> [Text]
▬▬▬▬▬▬

FM77AV - learning how to program it (english thread)

[malikto999]

Último mensaje de la página anterior:

:-(
The text is too small to be translated properly so I don't really know how it works. Seems that "1" value has an special meaning; but the image it's very blurry:

FM77AV_FD12_VSYNC.png

The above register is described in the Fujitsu manual.
However, even after reading it, I didn't understand the specific usage or effect.

For the time being, I will post the scanned image and translation of the relevant part of the manual tomorrow.

[jltursan]

Oh, indeed that helps, thanks jimbobaby!. Malikto999 already told us about the VSYNC bit in these old messages!

So, seems that this info is only available since FM77AV models and not present (confirmation needed!) in the FM-7 so maybe Pere didn't use it in his Shark game for the FM-7.

Now...

You can get display status and VSYNC status by referring to $FD12 of main CPU and $D430 of sub CPU.
$FD12 (bit1:display status / bit0:VSYNC status)
$D430 (bit7:display status / bit2:VSYNC status)

The meaning of each status is as follows.
Display status (0:Blinking period 1:Display period)
VSYNC status (0:non-vertical synchronization period 1:vertical synchronization period)

Seems indeed weird that two different registers related to VSYNC exists; but that offers more possibilities that one of them works . I think that both are complementary each other, bit 1 refers to the active displaying area and bit 0 to the vblank area.

Maybe using bit 1 Pere can detect the start of the vblank period checking for a 0 to appear...

[jimbobaby]

Maybe using bit 1 Pere can detect the start of the vblank period checking for a 0 to appear...

I don't think so, i think 1 should be while on vsync (so, can do whatever you want while 1).

I have already loaded Pere's last disk on mutsu, and can verify the flickering.

▬▬▬▬▬▬

(Extracted data entries)
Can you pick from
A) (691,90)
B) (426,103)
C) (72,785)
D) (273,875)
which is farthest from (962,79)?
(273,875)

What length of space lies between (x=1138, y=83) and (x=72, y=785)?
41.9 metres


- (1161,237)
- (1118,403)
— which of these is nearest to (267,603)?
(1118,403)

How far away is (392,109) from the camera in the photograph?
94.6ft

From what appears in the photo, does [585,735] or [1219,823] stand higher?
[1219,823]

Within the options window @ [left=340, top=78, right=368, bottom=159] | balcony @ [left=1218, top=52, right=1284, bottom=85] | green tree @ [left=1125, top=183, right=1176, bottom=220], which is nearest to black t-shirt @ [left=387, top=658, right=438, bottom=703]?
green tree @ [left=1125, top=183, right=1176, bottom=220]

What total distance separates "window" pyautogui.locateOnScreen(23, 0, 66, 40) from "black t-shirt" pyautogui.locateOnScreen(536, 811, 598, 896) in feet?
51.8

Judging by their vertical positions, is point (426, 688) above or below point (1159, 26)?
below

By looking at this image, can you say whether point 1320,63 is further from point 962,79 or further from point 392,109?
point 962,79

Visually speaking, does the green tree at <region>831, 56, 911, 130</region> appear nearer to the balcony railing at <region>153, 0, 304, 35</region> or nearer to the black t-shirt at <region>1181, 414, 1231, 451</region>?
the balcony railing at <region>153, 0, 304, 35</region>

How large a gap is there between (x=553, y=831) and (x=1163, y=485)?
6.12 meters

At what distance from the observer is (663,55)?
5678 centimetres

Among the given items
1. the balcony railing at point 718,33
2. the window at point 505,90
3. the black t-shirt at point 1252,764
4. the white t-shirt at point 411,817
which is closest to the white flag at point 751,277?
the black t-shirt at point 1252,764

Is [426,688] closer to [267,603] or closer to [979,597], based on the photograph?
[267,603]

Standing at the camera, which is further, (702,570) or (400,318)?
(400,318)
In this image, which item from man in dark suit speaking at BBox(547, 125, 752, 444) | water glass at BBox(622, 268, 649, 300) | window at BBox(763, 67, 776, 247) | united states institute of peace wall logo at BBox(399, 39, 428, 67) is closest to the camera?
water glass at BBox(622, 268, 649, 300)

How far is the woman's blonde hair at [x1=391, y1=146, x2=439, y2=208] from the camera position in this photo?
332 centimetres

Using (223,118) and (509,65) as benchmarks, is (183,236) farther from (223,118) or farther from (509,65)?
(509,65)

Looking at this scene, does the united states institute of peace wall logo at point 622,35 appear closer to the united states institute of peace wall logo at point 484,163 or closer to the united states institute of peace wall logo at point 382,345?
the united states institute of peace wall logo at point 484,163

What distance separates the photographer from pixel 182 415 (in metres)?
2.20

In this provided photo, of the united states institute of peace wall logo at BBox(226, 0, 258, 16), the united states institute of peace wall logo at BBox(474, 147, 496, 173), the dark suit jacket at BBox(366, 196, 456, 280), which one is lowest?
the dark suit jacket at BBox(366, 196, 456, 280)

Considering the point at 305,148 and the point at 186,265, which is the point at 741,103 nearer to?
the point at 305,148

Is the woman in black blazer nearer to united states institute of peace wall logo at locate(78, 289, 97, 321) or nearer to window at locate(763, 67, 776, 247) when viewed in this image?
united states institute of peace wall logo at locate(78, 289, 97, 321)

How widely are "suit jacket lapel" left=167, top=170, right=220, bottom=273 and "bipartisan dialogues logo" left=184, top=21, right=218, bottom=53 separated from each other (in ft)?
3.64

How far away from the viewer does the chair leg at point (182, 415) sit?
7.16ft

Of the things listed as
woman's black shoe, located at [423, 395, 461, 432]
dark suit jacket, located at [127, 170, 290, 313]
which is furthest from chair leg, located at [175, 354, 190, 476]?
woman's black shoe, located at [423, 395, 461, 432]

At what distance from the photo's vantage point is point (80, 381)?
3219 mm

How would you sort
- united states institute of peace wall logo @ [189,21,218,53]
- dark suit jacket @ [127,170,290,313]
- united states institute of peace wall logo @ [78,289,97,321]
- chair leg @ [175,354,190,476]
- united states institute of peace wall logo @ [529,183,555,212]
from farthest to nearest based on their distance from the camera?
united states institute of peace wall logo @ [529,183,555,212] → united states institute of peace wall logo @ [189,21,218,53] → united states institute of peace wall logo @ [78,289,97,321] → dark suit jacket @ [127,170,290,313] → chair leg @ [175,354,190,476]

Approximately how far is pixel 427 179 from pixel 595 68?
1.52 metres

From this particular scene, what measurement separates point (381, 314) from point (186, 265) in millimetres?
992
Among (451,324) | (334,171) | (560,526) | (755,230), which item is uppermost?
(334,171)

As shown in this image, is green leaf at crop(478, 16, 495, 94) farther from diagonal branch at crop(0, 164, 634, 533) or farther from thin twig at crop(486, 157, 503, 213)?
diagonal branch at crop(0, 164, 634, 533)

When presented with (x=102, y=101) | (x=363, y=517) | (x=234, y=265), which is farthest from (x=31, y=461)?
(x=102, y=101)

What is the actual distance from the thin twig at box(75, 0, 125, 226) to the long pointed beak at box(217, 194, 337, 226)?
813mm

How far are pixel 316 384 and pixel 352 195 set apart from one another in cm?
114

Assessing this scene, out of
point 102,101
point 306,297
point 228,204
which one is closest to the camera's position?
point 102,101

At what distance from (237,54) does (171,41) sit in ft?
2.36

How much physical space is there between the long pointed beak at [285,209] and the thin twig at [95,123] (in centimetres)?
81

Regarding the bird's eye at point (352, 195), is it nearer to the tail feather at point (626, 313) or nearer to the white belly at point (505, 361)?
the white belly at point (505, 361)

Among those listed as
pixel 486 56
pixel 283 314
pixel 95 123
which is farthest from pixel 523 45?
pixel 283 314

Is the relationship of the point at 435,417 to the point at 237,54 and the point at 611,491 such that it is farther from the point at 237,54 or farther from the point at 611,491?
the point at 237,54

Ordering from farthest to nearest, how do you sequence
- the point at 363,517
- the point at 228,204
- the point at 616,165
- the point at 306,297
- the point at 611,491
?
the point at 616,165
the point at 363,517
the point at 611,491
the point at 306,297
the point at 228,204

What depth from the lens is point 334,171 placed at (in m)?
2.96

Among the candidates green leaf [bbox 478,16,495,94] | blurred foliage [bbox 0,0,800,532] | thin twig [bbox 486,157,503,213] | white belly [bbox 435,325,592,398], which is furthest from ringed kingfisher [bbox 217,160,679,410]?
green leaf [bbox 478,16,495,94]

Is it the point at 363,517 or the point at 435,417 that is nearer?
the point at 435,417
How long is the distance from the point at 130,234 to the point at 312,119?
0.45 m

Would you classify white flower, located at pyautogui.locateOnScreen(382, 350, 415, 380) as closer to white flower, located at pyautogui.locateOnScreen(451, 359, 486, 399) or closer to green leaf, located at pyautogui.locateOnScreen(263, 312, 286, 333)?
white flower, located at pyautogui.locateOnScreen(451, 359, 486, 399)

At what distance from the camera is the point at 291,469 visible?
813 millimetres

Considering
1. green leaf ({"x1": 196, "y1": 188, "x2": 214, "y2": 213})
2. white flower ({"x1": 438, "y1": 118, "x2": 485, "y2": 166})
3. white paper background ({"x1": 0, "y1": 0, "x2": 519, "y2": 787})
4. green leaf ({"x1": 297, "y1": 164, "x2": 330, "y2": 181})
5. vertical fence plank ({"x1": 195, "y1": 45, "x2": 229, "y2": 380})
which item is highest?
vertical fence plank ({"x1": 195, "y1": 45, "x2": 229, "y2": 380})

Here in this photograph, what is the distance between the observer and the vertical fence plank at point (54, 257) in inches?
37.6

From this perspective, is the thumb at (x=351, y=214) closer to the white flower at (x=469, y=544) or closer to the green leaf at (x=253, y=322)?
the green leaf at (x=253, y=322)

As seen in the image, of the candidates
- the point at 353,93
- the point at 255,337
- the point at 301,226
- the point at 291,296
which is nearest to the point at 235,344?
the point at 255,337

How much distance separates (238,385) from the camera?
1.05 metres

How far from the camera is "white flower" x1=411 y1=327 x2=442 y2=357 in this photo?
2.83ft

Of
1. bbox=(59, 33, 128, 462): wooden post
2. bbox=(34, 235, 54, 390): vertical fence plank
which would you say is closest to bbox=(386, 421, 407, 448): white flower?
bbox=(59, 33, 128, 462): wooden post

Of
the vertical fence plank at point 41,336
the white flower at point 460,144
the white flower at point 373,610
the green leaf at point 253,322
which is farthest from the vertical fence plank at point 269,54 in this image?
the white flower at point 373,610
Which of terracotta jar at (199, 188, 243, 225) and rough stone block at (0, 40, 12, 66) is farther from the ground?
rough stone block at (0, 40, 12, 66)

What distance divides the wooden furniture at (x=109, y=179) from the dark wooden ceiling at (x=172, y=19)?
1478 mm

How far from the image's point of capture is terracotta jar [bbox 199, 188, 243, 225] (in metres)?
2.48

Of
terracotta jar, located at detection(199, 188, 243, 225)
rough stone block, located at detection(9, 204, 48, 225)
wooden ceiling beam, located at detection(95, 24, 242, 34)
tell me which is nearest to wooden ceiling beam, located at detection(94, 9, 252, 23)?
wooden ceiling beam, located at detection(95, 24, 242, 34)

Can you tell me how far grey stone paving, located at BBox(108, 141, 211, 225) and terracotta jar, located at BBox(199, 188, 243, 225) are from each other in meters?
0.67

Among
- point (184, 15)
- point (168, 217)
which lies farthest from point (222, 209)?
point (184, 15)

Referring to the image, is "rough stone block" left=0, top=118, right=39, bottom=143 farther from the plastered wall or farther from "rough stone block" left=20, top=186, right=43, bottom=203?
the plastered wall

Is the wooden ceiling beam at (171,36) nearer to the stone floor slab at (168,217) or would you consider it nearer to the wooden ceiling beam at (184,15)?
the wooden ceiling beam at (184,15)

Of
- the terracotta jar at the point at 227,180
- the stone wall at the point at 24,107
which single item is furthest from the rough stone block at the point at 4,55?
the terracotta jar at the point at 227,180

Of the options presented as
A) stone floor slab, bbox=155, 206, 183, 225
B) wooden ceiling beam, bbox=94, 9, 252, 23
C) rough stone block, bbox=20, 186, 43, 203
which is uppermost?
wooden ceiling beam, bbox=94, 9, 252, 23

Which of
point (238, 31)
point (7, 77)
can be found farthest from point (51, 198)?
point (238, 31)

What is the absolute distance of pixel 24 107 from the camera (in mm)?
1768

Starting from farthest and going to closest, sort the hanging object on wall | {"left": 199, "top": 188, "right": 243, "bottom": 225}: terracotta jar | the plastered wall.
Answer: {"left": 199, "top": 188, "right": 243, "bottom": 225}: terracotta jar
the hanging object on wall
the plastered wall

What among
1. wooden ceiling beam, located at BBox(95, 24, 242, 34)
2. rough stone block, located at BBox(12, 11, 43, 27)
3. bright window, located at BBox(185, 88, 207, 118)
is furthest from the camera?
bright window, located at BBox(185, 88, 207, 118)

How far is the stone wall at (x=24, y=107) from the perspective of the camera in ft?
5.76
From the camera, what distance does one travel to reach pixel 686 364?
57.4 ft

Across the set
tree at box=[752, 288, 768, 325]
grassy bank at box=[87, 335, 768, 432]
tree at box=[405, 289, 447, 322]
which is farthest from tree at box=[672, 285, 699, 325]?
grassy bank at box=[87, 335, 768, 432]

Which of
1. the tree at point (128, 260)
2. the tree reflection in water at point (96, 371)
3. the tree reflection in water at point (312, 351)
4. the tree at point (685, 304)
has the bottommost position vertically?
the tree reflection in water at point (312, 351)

▬▬▬▬▬▬

> [The request]
Reproduce the FM77AV programming thread above in full, word for word.

> [Solution]
FM77AV - learning how to program it (english thread)

[malikto999]

Último mensaje de la página anterior:

:-(
The text is too small to be translated properly so I don't really know how it works. Seems that "1" value has an special meaning; but the image it's very blurry:

FM77AV_FD12_VSYNC.png

The above register is described in the Fujitsu manual.
However, even after reading it, I didn't understand the specific usage or effect.

For the time being, I will post the scanned image and translation of the relevant part of the manual tomorrow.

[jltursan]

Oh, indeed that helps, thanks jimbobaby!. Malikto999 already told us about the VSYNC bit in these old messages!

So, seems that this info is only available since FM77AV models and not present (confirmation needed!) in the FM-7 so maybe Pere didn't use it in his Shark game for the FM-7.

Now...

You can get display status and VSYNC status by referring to $FD12 of main CPU and $D430 of sub CPU.
$FD12 (bit1:display status / bit0:VSYNC status)
$D430 (bit7:display status / bit2:VSYNC status)

The meaning of each status is as follows.
Display status (0:Blinking period 1:Display period)
VSYNC status (0:non-vertical synchronization period 1:vertical synchronization period)

Seems indeed weird that two different registers related to VSYNC exists; but that offers more possibilities that one of them works . I think that both are complementary each other, bit 1 refers to the active displaying area and bit 0 to the vblank area.

Maybe using bit 1 Pere can detect the start of the vblank period checking for a 0 to appear...

[jimbobaby]

Maybe using bit 1 Pere can detect the start of the vblank period checking for a 0 to appear...

I don't think so, i think 1 should be while on vsync (so, can do whatever you want while 1).

I have already loaded Pere's last disk on mutsu, and can verify the flickering.